Excerpted passage:
☆ ☆ ☆ ☆ ☆ ☆ ☆

Permeability (flow analysis) upscaling in LCM, and the scope of current research (dual-scale/multi-plies)

2 Numerical Approach

An integrated design tool provided by the commercial software package Ansys is selected to model textiles with different geometries, perform meshing, and also to simulate the dual-scale flow. Fig. 3 presents the tool steps of the numerical approach to dual-scale permeability modelling that has been set up in Ansys-Fluent.

Fig. 3

Computation procedures from textiles modelling to flow simulations

2.1 Porous Model

Flow simulations are performed in a unit cell of single and multi-ply fabric. This is computed by Fluent solver, wherein the Navier-Stokes (N–S) equations are employed. Ansys-Fluent works for regular and complex fabric architectures and offers diverse selection of models. A porous model is one of these offered tools, during which an additional source term is added to the N-S equations. This allows modelling inter-tow flow together with intra-tow flow [19,20,21]. The conservation of momentum and mass (continuity) equations for laminar viscous flows in an inertial frame of reference (a stationary frame) is presented below:

$$\frac\partial{\partial t}\left(\rho u\right)+\nabla\cdot\left(\rho uu\right)=-\nabla P+{\mu\nabla}^2u+\rho g+S$$

(1)

☆ ☆ ☆ ☆ ☆ ☆ ☆

Collected material:
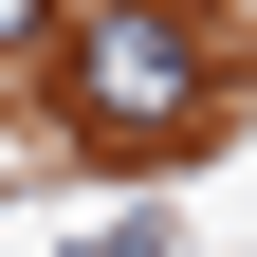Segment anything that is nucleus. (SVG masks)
<instances>
[{"label":"nucleus","instance_id":"f03ea898","mask_svg":"<svg viewBox=\"0 0 257 257\" xmlns=\"http://www.w3.org/2000/svg\"><path fill=\"white\" fill-rule=\"evenodd\" d=\"M19 37H55V0H0V55H19Z\"/></svg>","mask_w":257,"mask_h":257},{"label":"nucleus","instance_id":"f257e3e1","mask_svg":"<svg viewBox=\"0 0 257 257\" xmlns=\"http://www.w3.org/2000/svg\"><path fill=\"white\" fill-rule=\"evenodd\" d=\"M74 128L110 147V166H166V147H202V128H220L202 37H184V19H147V0H128V19H92V37H74Z\"/></svg>","mask_w":257,"mask_h":257}]
</instances>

☆ ☆ ☆ ☆ ☆ ☆ ☆

Requirements:
(a) Answer these about the permeability modelling excerpt, one answer per line:
(i) Which commercial software package is selected to model the textiles?
(ii) Which equations does the Fluent solver employ?
(iii) What does adding the source term in the porous model allow?
(b) Rewrite the stretch from "2 Numerical Approach" through "up in Ansys-Fluent." in the permeability modelling excerpt, putting "fabrics" in place of "textiles".

Task answers:
(a)
(i) Ansys.
(ii) The Navier-Stokes (N–S) equations.
(iii) Modelling inter-tow flow together with intra-tow flow.

(b)
2 Numerical Approach

An integrated design tool provided by the commercial software package Ansys is selected to model fabrics with different geometries, perform meshing, and also to simulate the dual-scale flow. Fig. 3 presents the tool steps of the numerical approach to dual-scale permeability modelling that has been set up in Ansys-Fluent.